Title: Adventures with large biomedical datasets: diseases, medical records, environment and genetics
Speaker: Prof. Andrey Rzhetsky University of Chicago
Time: 2018-12-11 14:00-2018-12-11 15:00
Venue: FIT 1-222

Abstract:

I will attempt to cover several interrelated analysis topics, spending more time on parts that resonate with the audience.

First, I will introduce our recent study analyzing phenotypic data harvested from over 150 million unique patients. Curiously, these non-genetic large-scale data can be used for genetic inferences. We discovered that complex diseases are associated with unique sets of rare Mendelian variants, referred to as the “Mendelian code.” We found that the genetic loci indicated by this code were enriched for common risk alleles. Moreover, we used probabilistic modeling to demonstrate for the first time that deleterious Mendelian variants likely contribute to complex disease risk in a non-additive fashion.

The second topic that I hope to cover is analysis of apparent clusters of neurodevelopmental disorders. Disease clusters are defined as geographically compact areas where a particular disease, such as a cancer, shows a significantly increased rate. It is presently unclear how common are such clusters for neurodevelopmental maladies, such as autism spectrum disorders (ASD) and intellectual disability (ID). As in the first story, examining data for one third of the whole US population, we demonstrated that (1) ASD and ID are manifesting strong clustering across US counties; (2) counties with high ASD rates also appear to have high ID rates, and (3) the spatial variation of both phenotypes appears to be driven by environment, and, by a lesser extent, by economic incentives at the state level.

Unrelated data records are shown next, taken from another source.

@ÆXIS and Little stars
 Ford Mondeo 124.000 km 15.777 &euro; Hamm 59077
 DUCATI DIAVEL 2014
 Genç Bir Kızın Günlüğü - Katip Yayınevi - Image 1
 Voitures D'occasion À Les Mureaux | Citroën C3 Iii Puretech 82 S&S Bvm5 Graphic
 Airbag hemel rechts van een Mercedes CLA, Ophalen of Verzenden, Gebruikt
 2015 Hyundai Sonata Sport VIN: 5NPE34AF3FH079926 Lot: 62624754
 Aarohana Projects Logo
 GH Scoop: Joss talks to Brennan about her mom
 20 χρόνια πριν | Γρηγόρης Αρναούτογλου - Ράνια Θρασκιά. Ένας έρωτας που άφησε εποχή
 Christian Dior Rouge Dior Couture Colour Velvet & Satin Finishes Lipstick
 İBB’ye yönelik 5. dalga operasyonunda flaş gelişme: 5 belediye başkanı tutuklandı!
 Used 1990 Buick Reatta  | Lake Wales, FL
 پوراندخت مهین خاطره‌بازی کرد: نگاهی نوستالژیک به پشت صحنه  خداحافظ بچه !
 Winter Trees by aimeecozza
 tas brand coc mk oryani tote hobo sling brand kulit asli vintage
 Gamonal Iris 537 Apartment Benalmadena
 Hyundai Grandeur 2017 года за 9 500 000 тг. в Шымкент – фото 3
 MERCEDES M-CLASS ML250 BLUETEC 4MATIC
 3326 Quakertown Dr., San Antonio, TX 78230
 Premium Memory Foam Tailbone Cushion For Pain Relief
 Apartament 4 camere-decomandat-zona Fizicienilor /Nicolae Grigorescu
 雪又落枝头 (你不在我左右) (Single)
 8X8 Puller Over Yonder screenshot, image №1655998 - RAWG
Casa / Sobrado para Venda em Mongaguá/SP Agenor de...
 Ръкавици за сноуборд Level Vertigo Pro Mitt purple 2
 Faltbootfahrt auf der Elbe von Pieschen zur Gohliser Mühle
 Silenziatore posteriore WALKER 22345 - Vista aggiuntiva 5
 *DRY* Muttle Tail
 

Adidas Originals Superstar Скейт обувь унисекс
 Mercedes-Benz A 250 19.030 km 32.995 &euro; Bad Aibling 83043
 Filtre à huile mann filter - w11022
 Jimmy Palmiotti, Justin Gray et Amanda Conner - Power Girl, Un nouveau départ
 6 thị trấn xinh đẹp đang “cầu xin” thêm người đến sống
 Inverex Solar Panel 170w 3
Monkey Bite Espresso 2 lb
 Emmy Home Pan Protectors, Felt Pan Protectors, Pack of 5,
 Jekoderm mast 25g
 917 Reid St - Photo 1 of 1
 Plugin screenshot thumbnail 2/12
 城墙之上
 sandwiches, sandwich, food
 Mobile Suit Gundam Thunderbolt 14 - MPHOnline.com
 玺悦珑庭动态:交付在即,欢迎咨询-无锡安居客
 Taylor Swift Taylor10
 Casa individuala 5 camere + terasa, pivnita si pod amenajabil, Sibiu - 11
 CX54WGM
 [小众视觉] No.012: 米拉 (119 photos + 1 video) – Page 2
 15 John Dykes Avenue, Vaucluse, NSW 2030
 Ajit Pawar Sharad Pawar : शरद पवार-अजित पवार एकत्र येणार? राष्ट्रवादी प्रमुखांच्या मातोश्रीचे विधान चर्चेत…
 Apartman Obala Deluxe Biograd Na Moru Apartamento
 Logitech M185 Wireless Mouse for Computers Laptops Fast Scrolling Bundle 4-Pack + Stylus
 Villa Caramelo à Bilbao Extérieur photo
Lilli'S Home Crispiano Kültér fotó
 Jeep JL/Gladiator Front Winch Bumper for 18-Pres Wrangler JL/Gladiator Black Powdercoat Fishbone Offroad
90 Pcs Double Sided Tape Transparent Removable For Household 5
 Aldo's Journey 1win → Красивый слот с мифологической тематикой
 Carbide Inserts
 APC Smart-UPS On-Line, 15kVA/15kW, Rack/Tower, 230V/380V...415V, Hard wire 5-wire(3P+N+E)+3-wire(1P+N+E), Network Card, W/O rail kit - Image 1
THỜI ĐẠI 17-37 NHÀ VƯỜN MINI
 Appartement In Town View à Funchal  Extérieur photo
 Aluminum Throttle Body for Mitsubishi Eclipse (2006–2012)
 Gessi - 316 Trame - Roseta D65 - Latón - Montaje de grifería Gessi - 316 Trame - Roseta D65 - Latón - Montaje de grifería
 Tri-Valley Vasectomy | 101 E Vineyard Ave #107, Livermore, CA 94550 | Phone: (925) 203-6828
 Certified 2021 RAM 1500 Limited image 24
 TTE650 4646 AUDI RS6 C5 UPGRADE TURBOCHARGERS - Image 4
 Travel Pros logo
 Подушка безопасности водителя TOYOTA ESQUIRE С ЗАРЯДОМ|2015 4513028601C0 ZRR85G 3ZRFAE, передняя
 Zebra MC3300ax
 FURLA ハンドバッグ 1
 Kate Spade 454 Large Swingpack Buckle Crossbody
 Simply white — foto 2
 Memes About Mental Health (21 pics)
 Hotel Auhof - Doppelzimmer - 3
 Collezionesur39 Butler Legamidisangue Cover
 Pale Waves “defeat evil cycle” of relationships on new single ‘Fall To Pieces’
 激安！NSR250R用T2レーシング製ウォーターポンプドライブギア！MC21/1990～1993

The third topic is about using electronic medical record data to 1) estimate the heritability and familial environmental patterns of diseases, and 2) infer the genetic and environmental correlations between disease pairs from a set of complex diseases. I am particularly interested in inferring objective classifications// of diseases (based on a formal optimization criterion), separately from environmental and genetic factors.



Short Bio:

RzhetskyAndrey Rzhetsky is an Edna K. Papazian Professor of Medicine and Human Genetics, at the University of Chicago. He is also a Pritzker Scholar, and a Senior Fellow of both the Computation Institute, and the Institute for Genomics and Systems Biology at the University of Chicago.

His research is focused on computational analysis of complex human phenotypes in context of changes and perturbations of underlying molecular networks. The input data for these studies is supplied by large-scale mining of free text, computation over clinical records, and high-throughput systems biology experiments.